Problem to work on -> Repeat, please, only the lines from the top of the data down to the line with "United States, site maine-difw-moose-vol2_Brandy4, 2023-08-06"; include both of those lines.

Study material START

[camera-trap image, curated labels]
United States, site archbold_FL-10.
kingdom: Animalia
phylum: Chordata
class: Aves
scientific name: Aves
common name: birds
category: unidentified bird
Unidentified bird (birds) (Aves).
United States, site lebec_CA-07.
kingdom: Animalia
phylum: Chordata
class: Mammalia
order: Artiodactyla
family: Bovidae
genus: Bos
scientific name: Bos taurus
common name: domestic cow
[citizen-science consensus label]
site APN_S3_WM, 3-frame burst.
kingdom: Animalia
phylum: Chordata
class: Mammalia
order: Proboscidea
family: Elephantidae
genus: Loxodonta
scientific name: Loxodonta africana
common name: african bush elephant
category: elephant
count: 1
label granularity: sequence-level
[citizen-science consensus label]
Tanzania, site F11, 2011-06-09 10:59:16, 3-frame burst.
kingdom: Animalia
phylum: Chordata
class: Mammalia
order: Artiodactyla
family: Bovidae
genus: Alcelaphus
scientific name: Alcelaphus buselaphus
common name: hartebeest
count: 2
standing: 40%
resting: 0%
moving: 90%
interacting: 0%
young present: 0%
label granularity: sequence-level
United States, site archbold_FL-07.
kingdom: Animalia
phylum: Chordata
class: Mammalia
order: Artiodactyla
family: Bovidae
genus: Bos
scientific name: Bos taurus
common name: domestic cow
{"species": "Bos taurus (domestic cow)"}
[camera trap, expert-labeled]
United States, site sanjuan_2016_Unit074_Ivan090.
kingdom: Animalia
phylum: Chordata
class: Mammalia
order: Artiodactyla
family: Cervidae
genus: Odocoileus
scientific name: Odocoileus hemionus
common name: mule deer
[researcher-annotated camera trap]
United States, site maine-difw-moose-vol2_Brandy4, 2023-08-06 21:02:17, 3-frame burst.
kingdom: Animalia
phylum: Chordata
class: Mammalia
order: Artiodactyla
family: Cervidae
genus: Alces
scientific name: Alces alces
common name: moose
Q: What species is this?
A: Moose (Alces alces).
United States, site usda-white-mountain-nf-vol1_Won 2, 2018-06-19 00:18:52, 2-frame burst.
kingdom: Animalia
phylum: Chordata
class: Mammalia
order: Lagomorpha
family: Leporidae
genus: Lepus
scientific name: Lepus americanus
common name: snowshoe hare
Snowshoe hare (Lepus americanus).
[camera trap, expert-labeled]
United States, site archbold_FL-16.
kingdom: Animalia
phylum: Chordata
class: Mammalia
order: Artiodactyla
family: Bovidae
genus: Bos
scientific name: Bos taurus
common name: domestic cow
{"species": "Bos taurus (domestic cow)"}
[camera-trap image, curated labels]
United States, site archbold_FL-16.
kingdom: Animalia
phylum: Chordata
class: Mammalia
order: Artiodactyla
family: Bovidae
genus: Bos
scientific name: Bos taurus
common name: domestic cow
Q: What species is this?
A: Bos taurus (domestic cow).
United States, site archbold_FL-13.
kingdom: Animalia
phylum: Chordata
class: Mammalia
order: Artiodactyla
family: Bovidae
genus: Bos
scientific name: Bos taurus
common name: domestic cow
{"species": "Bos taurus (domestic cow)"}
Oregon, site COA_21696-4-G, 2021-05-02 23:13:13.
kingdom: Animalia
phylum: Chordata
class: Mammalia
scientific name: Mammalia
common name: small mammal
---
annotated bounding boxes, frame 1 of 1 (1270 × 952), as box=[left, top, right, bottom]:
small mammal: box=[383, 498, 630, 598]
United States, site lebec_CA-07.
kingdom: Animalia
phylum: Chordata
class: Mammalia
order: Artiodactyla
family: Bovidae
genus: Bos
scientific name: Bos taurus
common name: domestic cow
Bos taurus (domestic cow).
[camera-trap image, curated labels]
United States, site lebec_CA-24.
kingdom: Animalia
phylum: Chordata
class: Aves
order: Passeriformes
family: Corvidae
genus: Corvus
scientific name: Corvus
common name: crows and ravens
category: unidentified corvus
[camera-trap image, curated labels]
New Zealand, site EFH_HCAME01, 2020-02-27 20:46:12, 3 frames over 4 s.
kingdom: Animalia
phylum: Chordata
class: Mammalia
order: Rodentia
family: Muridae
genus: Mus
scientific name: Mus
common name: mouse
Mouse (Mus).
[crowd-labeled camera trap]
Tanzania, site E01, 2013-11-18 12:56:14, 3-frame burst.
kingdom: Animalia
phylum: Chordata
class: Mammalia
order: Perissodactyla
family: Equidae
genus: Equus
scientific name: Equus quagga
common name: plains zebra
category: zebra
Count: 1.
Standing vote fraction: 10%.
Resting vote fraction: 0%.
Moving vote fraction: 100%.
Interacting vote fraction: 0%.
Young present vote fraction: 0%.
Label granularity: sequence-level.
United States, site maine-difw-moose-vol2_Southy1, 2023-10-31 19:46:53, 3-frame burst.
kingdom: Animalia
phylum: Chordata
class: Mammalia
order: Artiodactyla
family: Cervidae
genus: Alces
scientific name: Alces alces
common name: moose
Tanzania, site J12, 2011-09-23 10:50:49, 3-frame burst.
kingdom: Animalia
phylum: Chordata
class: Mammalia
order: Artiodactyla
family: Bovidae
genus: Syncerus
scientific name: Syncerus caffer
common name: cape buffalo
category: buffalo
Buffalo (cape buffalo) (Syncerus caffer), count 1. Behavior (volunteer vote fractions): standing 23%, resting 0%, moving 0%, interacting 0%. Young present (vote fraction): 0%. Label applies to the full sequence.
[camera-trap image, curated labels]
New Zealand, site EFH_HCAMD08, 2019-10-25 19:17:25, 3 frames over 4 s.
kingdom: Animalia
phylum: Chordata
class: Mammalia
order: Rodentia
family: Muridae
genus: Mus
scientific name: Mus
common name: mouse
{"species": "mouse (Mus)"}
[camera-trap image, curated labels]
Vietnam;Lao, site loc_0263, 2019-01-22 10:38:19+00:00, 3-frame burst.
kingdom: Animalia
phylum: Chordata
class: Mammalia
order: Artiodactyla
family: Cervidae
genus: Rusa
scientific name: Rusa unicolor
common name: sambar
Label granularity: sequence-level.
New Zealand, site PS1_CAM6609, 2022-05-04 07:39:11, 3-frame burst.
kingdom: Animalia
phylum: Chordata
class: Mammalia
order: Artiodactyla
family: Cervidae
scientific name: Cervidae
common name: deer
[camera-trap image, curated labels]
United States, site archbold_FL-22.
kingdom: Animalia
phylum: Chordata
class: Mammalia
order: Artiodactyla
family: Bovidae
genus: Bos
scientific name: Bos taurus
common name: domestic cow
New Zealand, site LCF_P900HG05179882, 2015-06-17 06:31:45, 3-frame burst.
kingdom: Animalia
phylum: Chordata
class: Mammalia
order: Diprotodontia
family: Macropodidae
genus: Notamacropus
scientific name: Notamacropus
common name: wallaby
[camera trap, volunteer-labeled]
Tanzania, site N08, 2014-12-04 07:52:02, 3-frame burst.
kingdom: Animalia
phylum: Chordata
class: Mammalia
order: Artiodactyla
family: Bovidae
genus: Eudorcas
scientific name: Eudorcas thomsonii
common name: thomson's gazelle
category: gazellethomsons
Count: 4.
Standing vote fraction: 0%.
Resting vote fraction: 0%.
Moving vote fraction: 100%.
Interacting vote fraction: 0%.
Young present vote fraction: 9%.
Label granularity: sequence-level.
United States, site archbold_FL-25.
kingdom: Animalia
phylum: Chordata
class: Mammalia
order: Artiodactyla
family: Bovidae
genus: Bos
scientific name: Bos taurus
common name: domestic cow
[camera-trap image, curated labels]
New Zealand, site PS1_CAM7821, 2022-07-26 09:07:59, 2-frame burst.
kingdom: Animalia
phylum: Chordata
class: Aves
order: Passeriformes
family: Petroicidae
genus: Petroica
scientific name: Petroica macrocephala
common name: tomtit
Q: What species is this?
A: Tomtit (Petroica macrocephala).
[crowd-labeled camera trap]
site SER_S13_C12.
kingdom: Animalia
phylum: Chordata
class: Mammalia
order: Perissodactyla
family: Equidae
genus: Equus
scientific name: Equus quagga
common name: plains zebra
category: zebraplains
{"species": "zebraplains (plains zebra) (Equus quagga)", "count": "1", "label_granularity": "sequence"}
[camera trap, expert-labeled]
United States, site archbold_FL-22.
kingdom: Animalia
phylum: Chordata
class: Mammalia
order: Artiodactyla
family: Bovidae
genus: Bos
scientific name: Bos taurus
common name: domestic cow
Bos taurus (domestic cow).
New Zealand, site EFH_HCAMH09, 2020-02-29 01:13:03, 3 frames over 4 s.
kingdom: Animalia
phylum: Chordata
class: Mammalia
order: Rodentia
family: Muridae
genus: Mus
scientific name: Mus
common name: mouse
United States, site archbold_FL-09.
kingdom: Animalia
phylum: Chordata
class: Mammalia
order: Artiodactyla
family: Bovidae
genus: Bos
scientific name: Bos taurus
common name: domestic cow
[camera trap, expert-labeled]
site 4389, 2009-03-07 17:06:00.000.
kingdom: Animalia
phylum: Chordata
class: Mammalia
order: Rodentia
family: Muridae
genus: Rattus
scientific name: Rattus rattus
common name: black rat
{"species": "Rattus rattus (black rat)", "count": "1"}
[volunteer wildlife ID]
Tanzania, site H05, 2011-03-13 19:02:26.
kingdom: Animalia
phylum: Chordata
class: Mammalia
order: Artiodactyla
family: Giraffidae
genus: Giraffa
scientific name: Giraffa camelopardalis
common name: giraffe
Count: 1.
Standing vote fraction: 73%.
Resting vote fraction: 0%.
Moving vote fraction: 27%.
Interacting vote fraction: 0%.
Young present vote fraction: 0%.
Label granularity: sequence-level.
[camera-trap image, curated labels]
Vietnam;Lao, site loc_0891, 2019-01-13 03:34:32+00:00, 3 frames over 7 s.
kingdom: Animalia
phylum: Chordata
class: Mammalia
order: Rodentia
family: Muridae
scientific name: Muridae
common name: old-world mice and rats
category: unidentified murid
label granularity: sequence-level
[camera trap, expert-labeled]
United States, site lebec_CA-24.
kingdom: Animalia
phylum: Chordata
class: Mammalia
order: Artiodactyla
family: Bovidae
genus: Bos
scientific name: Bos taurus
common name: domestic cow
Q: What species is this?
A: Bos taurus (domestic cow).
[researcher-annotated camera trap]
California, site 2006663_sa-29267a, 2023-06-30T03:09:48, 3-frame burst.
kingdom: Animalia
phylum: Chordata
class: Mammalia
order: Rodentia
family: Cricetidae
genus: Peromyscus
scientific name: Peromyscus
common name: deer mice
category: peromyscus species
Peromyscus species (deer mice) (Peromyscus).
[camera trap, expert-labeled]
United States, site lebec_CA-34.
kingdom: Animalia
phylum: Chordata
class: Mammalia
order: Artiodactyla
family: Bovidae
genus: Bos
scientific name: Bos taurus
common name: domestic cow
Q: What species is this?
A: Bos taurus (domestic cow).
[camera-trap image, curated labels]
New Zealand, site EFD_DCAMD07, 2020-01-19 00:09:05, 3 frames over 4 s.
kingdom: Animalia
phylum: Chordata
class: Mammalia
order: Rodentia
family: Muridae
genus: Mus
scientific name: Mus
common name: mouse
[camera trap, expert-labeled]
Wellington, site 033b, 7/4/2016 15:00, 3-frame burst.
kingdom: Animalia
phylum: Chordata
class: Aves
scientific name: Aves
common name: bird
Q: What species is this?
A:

Study material END

Task answer ->
[camera-trap image, curated labels]
United States, site archbold_FL-10.
kingdom: Animalia
phylum: Chordata
class: Aves
scientific name: Aves
common name: birds
category: unidentified bird
Unidentified bird (birds) (Aves).
United States, site lebec_CA-07.
kingdom: Animalia
phylum: Chordata
class: Mammalia
order: Artiodactyla
family: Bovidae
genus: Bos
scientific name: Bos taurus
common name: domestic cow
[citizen-science consensus label]
site APN_S3_WM, 3-frame burst.
kingdom: Animalia
phylum: Chordata
class: Mammalia
order: Proboscidea
family: Elephantidae
genus: Loxodonta
scientific name: Loxodonta africana
common name: african bush elephant
category: elephant
count: 1
label granularity: sequence-level
[citizen-science consensus label]
Tanzania, site F11, 2011-06-09 10:59:16, 3-frame burst.
kingdom: Animalia
phylum: Chordata
class: Mammalia
order: Artiodactyla
family: Bovidae
genus: Alcelaphus
scientific name: Alcelaphus buselaphus
common name: hartebeest
count: 2
standing: 40%
resting: 0%
moving: 90%
interacting: 0%
young present: 0%
label granularity: sequence-level
United States, site archbold_FL-07.
kingdom: Animalia
phylum: Chordata
class: Mammalia
order: Artiodactyla
family: Bovidae
genus: Bos
scientific name: Bos taurus
common name: domestic cow
{"species": "Bos taurus (domestic cow)"}
[camera trap, expert-labeled]
United States, site sanjuan_2016_Unit074_Ivan090.
kingdom: Animalia
phylum: Chordata
class: Mammalia
order: Artiodactyla
family: Cervidae
genus: Odocoileus
scientific name: Odocoileus hemionus
common name: mule deer
[researcher-annotated camera trap]
United States, site maine-difw-moose-vol2_Brandy4, 2023-08-06 21:02:17, 3-frame burst.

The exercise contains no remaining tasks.